Give all of the lines again exactly as they read.

──────── ENTRIES ────────

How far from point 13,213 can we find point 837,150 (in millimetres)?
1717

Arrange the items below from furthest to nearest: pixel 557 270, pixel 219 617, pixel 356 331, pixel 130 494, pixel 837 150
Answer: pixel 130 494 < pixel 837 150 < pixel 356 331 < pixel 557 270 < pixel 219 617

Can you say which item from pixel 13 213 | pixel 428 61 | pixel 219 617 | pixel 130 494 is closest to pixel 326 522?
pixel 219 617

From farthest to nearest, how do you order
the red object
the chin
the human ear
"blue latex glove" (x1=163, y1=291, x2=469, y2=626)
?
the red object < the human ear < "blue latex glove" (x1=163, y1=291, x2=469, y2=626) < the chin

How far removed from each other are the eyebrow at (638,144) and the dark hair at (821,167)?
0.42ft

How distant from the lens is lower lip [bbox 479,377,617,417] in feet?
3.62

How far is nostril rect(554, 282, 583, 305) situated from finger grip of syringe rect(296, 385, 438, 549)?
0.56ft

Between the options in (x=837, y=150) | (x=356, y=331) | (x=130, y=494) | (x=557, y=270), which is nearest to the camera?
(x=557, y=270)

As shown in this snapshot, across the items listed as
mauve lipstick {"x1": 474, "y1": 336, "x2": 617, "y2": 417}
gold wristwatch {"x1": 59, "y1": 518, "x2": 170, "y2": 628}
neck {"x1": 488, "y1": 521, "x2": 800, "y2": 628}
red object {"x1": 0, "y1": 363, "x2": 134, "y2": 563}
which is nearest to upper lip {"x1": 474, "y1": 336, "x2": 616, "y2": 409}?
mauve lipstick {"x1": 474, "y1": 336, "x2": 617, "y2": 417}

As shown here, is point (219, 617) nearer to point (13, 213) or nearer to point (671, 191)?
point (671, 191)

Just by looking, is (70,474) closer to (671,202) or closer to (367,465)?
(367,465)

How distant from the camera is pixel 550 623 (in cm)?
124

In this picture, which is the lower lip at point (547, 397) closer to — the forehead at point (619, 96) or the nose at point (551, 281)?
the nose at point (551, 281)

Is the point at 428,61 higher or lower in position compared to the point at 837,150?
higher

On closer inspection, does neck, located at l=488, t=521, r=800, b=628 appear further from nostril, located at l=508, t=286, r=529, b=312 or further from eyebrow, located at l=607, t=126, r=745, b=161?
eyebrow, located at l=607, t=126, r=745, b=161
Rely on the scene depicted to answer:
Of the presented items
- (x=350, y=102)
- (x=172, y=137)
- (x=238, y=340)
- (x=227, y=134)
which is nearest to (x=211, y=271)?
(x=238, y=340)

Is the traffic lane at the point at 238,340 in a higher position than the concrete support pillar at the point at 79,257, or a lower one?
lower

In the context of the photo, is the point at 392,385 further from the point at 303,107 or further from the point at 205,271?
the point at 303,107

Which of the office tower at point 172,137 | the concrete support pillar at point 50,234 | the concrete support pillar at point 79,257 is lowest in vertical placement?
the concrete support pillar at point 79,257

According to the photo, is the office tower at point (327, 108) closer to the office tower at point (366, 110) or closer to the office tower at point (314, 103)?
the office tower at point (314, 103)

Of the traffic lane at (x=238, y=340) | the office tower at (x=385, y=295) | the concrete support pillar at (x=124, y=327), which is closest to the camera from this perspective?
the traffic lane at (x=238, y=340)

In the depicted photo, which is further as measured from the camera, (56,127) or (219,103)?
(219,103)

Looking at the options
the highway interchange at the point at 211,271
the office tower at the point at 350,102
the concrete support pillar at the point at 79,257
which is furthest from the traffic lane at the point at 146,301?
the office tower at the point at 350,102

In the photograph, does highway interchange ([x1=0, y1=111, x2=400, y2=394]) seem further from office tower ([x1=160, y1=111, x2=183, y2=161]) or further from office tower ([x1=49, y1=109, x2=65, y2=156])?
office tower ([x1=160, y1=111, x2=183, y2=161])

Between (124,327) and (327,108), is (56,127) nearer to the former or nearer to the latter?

────────

* [REPLY TO THE TASK]
How far from point 13,213 can we find point 837,150 (in millimetres)?
1717

Arrange the items below from furthest to nearest: pixel 557 270, pixel 219 617, pixel 356 331, pixel 130 494, pixel 837 150
Answer: pixel 130 494 < pixel 837 150 < pixel 356 331 < pixel 557 270 < pixel 219 617

Can you say which item from pixel 13 213 | pixel 428 61 | pixel 219 617 | pixel 130 494 is closest to pixel 326 522?
pixel 219 617

From farthest to nearest, how do you order
the red object
the chin
the human ear
"blue latex glove" (x1=163, y1=291, x2=469, y2=626)
?
the red object < the human ear < "blue latex glove" (x1=163, y1=291, x2=469, y2=626) < the chin

How far removed from each other are the eyebrow at (638,144) and the dark hair at (821,167)?
0.42ft

How distant from the lens is lower lip [bbox 479,377,617,417] in feet?
3.62

How far is nostril rect(554, 282, 583, 305) situated from finger grip of syringe rect(296, 385, 438, 549)?
0.56ft

Between the options in (x=837, y=150) | (x=356, y=331) | (x=130, y=494) | (x=557, y=270), which is nearest to the camera?
(x=557, y=270)

As shown in this snapshot, across the items listed as
mauve lipstick {"x1": 474, "y1": 336, "x2": 617, "y2": 417}
gold wristwatch {"x1": 59, "y1": 518, "x2": 170, "y2": 628}
neck {"x1": 488, "y1": 521, "x2": 800, "y2": 628}
red object {"x1": 0, "y1": 363, "x2": 134, "y2": 563}
which is nearest to upper lip {"x1": 474, "y1": 336, "x2": 616, "y2": 409}?
mauve lipstick {"x1": 474, "y1": 336, "x2": 617, "y2": 417}

As shown here, is point (219, 617) nearer to point (13, 213) or nearer to point (671, 191)?
point (671, 191)

Just by looking, is (70,474) closer to (671,202) or closer to (367,465)?
(367,465)

How distant from the camera is pixel 550 623 (in cm)?
124

In this picture, which is the lower lip at point (547, 397) closer to — the forehead at point (619, 96) or the nose at point (551, 281)?
the nose at point (551, 281)

Is the point at 428,61 higher or lower in position compared to the point at 837,150?
higher

On closer inspection, does neck, located at l=488, t=521, r=800, b=628 appear further from nostril, located at l=508, t=286, r=529, b=312 or further from eyebrow, located at l=607, t=126, r=745, b=161?
eyebrow, located at l=607, t=126, r=745, b=161
Rely on the scene depicted to answer:
Of the presented items
- (x=350, y=102)
- (x=172, y=137)
- (x=238, y=340)
- (x=227, y=134)
which is nearest to (x=211, y=271)?
(x=238, y=340)

Is the traffic lane at the point at 238,340 in a higher position than the concrete support pillar at the point at 79,257, or a lower one?
lower

In the context of the photo, is the point at 392,385 further from the point at 303,107 or further from the point at 205,271?
the point at 303,107

Which of the office tower at point 172,137 | the concrete support pillar at point 50,234 | the concrete support pillar at point 79,257 is lowest in vertical placement?
the concrete support pillar at point 79,257

According to the photo, is the office tower at point (327, 108) closer to the office tower at point (366, 110) or closer to the office tower at point (314, 103)?
the office tower at point (314, 103)

Of the traffic lane at (x=238, y=340) | the office tower at (x=385, y=295) | the concrete support pillar at (x=124, y=327), which is closest to the camera from this perspective?
the traffic lane at (x=238, y=340)

In the depicted photo, which is further as measured from the camera, (56,127) or (219,103)?
(219,103)

Looking at the options
the highway interchange at the point at 211,271
the office tower at the point at 350,102
the concrete support pillar at the point at 79,257
which is furthest from the traffic lane at the point at 146,301?
the office tower at the point at 350,102

In the photograph, does highway interchange ([x1=0, y1=111, x2=400, y2=394]) seem further from office tower ([x1=160, y1=111, x2=183, y2=161]) or further from office tower ([x1=49, y1=109, x2=65, y2=156])?
office tower ([x1=160, y1=111, x2=183, y2=161])

Between (124,327) and (327,108), is (56,127) nearer to the former or nearer to the latter?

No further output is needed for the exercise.